GCN Circular 43480
Subject
EP260116a: COLIBRÍ observations of a tentative optical rebrightening
Event
Date
2026-01-20T18:36:58Z (11 days ago)
From
Alan Watson at UNAM <alan@astro.unam.mx>
Via
Web form
Alan M. Watson (UNAM), Noémie Globus (UNAM), Nathaniel R. Butler (ASU), Antonio de Ugarte Postigo (LAM) Jean-Luc Atteia (IRAP), Stéphane Basa (UAR Pytheas), William H. Lee (UNAM), Edilberto Aguilar-Ruiz (UNAM), Camila Angulo (UNAM), Dalya Akl (NYUAD), Sarah Antier (IJCLAB), Rosa L. Becerra (UNAM), Damien Dornic (CPPM), Jean-Grégoire Ducoin (CPPM), Francis Fortin (IRAP), Leonardo García García (UNAM), Ramandeep Gill (UNAM), Asuka Kuwata (UNAM), Nikos Mandarakas (LAM), Diego López-Cámara (UNAM), Francesco Magnani (CPPM), Enrique Moreno Méndez (UNAM), Margarita Pereyra (UNAM), Ny Avo Rakotondrainibe (LAM), Fredd Sánchez Álvarez (UNAM), and Benjamin Schneider (LAM) report:
We observed the field of EP260116a (Wang et al., GCN Circ. 43424) with the DDRAGO two-channel wide-field imager on the COLIBRÍ telescope from 2026-01-20 03:54 to 08:25 UTC (from 99.7 to 104.3 hours after the trigger) and obtained 142 and 198 minutes of exposure in the r and z filters, respectively. Conditions were poor with variable transparency.
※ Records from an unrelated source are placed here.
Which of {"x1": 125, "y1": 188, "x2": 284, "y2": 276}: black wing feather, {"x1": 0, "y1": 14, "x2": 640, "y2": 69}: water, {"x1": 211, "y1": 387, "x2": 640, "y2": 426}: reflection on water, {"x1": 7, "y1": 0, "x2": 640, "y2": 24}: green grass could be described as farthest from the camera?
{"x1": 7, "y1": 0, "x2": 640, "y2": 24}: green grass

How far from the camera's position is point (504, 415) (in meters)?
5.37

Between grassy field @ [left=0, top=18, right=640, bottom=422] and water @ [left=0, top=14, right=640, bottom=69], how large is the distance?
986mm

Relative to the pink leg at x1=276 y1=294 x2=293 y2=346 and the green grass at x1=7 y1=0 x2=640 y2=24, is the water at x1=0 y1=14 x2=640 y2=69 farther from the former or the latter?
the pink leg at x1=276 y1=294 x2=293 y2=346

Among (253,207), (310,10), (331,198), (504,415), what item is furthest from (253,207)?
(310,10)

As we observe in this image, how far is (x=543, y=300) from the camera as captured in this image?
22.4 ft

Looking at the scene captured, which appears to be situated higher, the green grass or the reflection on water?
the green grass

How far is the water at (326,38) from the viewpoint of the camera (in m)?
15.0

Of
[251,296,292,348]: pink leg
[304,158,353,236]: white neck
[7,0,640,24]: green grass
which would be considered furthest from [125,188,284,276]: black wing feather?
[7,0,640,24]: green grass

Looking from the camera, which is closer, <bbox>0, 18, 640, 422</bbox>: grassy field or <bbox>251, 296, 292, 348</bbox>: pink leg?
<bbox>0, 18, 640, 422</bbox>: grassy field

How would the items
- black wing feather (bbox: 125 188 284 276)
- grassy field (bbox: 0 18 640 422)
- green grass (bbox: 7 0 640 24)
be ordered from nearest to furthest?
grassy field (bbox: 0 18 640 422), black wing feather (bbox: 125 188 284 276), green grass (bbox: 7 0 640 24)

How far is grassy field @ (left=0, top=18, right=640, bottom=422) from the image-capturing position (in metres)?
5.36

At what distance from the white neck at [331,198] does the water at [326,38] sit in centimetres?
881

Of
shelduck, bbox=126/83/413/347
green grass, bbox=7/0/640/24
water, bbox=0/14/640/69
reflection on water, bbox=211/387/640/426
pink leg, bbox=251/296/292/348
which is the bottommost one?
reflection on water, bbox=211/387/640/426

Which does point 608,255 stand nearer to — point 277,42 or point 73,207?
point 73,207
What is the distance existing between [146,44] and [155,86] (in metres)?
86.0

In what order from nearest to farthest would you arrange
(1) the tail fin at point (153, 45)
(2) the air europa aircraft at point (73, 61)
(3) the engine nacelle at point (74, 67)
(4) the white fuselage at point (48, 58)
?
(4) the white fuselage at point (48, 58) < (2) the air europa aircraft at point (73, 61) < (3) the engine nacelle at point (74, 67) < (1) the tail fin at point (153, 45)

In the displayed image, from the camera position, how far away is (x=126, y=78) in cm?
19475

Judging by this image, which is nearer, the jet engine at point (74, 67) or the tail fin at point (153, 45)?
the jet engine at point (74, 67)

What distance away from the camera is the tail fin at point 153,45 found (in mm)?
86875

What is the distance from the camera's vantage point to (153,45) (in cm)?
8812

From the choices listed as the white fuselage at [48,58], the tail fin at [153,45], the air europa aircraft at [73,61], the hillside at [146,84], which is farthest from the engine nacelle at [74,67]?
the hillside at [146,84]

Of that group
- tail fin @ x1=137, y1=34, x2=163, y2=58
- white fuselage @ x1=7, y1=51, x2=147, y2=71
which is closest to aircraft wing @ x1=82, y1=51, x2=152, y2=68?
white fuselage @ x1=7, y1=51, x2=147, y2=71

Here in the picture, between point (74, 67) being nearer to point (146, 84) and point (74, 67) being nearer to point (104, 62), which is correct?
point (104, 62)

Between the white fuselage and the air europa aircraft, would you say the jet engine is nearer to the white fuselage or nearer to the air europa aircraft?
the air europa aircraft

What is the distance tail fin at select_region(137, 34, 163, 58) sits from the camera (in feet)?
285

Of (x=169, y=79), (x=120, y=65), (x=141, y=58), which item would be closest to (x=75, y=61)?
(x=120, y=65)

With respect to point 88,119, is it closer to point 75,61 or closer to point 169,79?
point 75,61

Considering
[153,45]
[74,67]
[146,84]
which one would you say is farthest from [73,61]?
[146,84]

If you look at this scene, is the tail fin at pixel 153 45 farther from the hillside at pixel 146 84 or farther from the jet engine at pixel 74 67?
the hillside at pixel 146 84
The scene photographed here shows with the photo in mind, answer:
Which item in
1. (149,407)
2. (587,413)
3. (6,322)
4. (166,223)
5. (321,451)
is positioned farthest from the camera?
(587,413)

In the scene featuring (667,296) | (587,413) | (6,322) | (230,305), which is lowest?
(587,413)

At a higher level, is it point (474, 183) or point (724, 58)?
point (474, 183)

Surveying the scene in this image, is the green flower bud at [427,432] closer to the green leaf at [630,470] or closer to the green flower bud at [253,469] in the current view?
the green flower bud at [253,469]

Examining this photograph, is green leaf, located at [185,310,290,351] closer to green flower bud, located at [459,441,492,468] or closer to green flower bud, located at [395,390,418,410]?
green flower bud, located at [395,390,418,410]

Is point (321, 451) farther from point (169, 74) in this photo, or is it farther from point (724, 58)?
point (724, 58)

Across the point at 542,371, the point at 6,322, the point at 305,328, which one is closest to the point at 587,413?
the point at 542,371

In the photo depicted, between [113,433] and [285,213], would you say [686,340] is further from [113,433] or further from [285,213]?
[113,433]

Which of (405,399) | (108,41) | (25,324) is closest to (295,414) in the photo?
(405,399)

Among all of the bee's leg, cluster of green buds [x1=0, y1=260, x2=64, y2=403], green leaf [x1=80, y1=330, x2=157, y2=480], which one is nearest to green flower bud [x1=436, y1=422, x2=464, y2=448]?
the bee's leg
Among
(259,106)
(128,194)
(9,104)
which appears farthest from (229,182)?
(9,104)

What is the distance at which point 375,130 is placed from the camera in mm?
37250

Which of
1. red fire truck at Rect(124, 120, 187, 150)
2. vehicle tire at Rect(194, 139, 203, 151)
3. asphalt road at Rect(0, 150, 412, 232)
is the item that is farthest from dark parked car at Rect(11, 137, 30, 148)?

The data were reduced, coadded, calibrated, and analyzed with the COLIBRÍ ASU pipeline. The photometry was calibrated using nearby stars from the PanSTARRS DR1 catalog, is in the AB system, and is not corrected for Galactic extinction.
Compared to our observations on the previous night (Butler et al., GCN Circ 43459), we measure an apparent rebrightening of
Delta r = -0.17 +/- 0.11
Delta z = -0.30 +/- 0.21
Individually, these apparent rebrightenings are only at the level of about 1.5 sigma. However, together they point to a possibly more significant result, minimally that the decay seen previously appears to have slowed.
Further observations are planned and encouraged.
We thank the staff of the Observatorio Astronómico Nacional on the Sierra de San Pedro Mártir and the COLIBRÍ and DDRAGO engineering teams.
COLIBRÍ is an astronomical observatory developed and operated jointly by France (AMU, CNES and CNRS) and Mexico (UNAM and SECIHTI). It is located at the Observatorio Astronómico Nacional on the Sierra de San Pedro Mártir, Baja California, Mexico.